Aim of the exercise: Copy out the material below word for word, starting at the line that contains "this 1344×896 image." and ending after the line that contains "tattered israeli flag [459, 125, 734, 459]".

Listed records:

_ _ _

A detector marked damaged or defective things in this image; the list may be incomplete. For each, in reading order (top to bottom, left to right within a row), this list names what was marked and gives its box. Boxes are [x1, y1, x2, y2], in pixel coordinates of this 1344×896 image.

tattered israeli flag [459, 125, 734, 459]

_ _ _

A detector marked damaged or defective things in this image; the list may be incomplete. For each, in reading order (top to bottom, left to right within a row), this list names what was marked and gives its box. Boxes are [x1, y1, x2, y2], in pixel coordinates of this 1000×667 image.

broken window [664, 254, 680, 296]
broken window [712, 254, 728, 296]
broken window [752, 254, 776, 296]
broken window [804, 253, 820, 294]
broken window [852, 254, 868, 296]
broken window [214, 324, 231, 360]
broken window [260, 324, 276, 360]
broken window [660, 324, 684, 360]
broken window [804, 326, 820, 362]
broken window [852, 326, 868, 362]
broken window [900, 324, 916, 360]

_ _ _

Task response:
A detector marked damaged or defective things in this image; the list may be incomplete. For each, in reading order (top to bottom, left to right within a row), this list names what was marked and gives its box. Boxes are [x1, y1, x2, y2], in pixel coordinates of this 1344×896 image.

tattered israeli flag [459, 125, 734, 459]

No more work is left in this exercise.